Credit card lenders could be facing more than US$300 million of card replacement costs if customers affected by the Sony Corp data breach decide to replace their credit cards.
Analysts have previously estimated that the incident could cost Sony more than US$1.5 billion, but this is the first time they have put a price tag on how much major lenders will also suffer.
“It’s not insignificant,” Sanjay Sakhrani, an analyst at Keefe, Bruyette & Woods, said at the sidelines of a payments industry conference in Miami Beach on Wednesday evening.
The FBI is working with federal prosecutors in San Diego as agents try to determine the facts and circumstances surrounding the alleged crimes, FBI spokesman Darrell Foxworth said on Thursday.
Each customer request to replace a credit card would cost lenders about US$3 to US$5 per card, several analysts said on Wednesday and Thursday. Those costs would include the new piece of plastic itself, postage and various customer service costs.
Hackers earlier this month broke into Sony’s PlayStation Network, stealing names, addresses and possibly credit card details from 77 million users. Sony shut down the network on April 19, but waited about a week to disclose that the system had been hacked and users’ data could have been stolen.

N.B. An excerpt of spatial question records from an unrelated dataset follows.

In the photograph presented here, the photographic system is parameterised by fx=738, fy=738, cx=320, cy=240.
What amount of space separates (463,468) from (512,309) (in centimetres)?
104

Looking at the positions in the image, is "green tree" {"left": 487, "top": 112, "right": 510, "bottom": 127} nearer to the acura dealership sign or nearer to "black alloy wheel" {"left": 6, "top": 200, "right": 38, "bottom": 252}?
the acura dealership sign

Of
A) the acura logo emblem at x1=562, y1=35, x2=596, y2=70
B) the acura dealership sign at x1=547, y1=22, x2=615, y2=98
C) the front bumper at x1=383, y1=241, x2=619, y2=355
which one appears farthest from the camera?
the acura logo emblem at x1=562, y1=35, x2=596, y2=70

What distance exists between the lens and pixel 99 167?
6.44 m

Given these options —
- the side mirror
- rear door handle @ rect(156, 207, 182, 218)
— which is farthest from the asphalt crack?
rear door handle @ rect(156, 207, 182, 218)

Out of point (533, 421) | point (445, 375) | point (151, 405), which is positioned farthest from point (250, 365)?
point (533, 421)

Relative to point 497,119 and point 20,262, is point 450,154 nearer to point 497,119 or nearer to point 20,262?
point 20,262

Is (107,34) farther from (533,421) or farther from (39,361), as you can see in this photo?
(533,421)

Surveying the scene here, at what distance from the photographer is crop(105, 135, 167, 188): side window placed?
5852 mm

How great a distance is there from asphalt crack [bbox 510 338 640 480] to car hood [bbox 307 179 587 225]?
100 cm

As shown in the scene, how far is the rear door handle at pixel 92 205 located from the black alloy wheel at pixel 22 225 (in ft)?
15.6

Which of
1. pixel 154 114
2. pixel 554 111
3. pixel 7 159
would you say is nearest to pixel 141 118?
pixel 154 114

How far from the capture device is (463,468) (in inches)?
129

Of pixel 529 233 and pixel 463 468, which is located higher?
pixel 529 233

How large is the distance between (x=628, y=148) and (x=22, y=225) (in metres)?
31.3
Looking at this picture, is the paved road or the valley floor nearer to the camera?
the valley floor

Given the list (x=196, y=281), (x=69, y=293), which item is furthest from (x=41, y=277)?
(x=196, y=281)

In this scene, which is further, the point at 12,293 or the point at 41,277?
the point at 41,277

Credit card lenders could also lose business from the customers affected by the breach, even if they were quick to replace the cards. New cards take time to be activated, and in the meantime consumers could use a different card, said Aite Group analyst Julie Conroy McNelley in an e-mail on Thursday.
Consumers may also be reluctant to use a card that they perceive as higher risk because it might have been involved in a hacking episode, even if the breach of security was not the issuer’s fault, Conroy McNelley said.
The Sony breach was one of the biggest online data infiltrations ever and is a sign that the industry may face new threats.
“As we move into the digital world, we put more and more of our digital identity into the cloud, or digital devices ... Security is going to be a tremendously important part of what we do,” Daniel Schulman, American Express group president of enterprise growth, said at the sidelines of the annual conference, hosted by PaymentsSource publisher SourceMedia.